Description: The main purpose of this project is to predict the Passenger survived or not from Titanic disaster.
- Step-1: Download dataset from https://www.kaggle.com/c/titanic/data, store it in dataframe.
- Step-2: Check for the columns which contain null values and apply feature engineering techniques as stated below:
- Calculate mean of age separately for male and female and substitue it in places were null value occurs.
- Calculate mean of fares and substitue it in places were null value occurs.
- Replace null values of Embarked as S as that occurs the most.
- Step-3: We will drop Passenger ID, Name, Cabin and Ticket from Train and Test Dataset.
- Step-4: Next we need to convert the columns Sex and Embarked into numbers.

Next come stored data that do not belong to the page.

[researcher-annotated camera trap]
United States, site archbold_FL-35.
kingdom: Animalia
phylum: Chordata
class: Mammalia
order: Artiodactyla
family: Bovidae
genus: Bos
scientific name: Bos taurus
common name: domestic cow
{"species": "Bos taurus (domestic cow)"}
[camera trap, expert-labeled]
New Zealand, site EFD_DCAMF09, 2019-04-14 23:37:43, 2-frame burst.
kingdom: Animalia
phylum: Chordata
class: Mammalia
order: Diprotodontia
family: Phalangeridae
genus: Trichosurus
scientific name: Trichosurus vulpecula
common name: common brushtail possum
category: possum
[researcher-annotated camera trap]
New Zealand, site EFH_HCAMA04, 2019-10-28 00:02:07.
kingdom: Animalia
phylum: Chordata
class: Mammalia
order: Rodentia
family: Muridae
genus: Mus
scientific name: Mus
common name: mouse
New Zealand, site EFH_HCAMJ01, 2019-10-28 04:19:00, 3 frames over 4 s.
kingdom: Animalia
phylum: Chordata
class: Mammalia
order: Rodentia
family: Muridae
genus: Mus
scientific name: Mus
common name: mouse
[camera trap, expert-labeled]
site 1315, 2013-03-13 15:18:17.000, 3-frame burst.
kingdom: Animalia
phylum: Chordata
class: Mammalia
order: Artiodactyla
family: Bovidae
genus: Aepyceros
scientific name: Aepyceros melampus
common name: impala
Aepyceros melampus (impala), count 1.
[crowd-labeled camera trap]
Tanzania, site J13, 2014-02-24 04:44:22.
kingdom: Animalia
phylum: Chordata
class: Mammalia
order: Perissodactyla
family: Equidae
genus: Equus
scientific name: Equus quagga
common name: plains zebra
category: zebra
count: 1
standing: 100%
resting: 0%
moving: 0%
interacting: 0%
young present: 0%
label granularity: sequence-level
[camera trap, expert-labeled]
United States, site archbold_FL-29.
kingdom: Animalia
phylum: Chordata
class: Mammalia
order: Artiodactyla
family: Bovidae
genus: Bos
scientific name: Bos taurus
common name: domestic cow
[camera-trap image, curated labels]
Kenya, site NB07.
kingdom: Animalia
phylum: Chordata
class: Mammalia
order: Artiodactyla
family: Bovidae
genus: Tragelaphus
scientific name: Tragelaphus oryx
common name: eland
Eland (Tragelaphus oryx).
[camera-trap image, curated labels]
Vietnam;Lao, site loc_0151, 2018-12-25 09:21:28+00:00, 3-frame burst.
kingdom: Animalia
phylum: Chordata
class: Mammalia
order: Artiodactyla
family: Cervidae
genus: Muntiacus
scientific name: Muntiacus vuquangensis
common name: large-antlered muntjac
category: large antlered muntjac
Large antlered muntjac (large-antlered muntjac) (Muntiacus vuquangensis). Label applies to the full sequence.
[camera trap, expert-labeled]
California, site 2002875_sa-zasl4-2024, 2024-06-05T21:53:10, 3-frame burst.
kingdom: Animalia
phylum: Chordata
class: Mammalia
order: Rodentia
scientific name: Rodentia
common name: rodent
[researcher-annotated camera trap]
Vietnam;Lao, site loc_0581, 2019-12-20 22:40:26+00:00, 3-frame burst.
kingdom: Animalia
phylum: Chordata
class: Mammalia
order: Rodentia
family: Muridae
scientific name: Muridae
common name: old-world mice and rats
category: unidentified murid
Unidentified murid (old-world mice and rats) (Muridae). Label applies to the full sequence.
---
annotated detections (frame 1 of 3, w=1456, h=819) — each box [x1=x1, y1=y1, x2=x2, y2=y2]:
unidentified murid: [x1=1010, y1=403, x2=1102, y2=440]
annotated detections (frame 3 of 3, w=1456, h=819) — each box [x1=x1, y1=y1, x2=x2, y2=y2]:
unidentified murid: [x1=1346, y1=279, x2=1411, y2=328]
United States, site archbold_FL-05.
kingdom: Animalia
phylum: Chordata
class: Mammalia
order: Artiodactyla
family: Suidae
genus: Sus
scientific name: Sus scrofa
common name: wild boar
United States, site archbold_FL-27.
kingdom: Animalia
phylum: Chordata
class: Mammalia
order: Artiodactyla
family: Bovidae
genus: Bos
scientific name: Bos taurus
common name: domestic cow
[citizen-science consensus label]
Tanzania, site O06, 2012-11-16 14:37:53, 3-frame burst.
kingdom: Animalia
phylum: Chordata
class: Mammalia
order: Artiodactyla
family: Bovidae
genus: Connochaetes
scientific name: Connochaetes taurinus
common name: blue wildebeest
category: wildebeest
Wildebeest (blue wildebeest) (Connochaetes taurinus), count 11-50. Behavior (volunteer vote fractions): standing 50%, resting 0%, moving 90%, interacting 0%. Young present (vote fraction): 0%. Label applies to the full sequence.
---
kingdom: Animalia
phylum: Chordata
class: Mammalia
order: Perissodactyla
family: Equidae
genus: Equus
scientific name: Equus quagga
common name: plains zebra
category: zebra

We will do it with One Hot Encoding except reduce one categorical level to reduce number of columns.
- Step-5: Lets do some more feature Engineering:
- Remove Outliers.
- Create age groups fare groups and assign them numbers and create new columns of the same and drop fare and age.
- Step-6: Now that we our done with feature engineering and data is ready to be fed to the model lets try some ML algorithm and see which is the best
- Step-7: Create a dataframe with PassengerID and Survived value predicted for the test dataset using the ML algorithm which gives the best accuracy score to submit predicted value into required submission format
- The Algorithm gives the best accuracy is Decision Tree with 90.32% for the given dataset.
Algorithm | Accuracy |
---|---|
Decision Tree | 90.32% |
Random Forest | 89.75% |
KNN | 85.59% |
Support Vector Machine | 83.22% |
Logistic Regression | 80.41% |
Naive Bayes | 78.04% |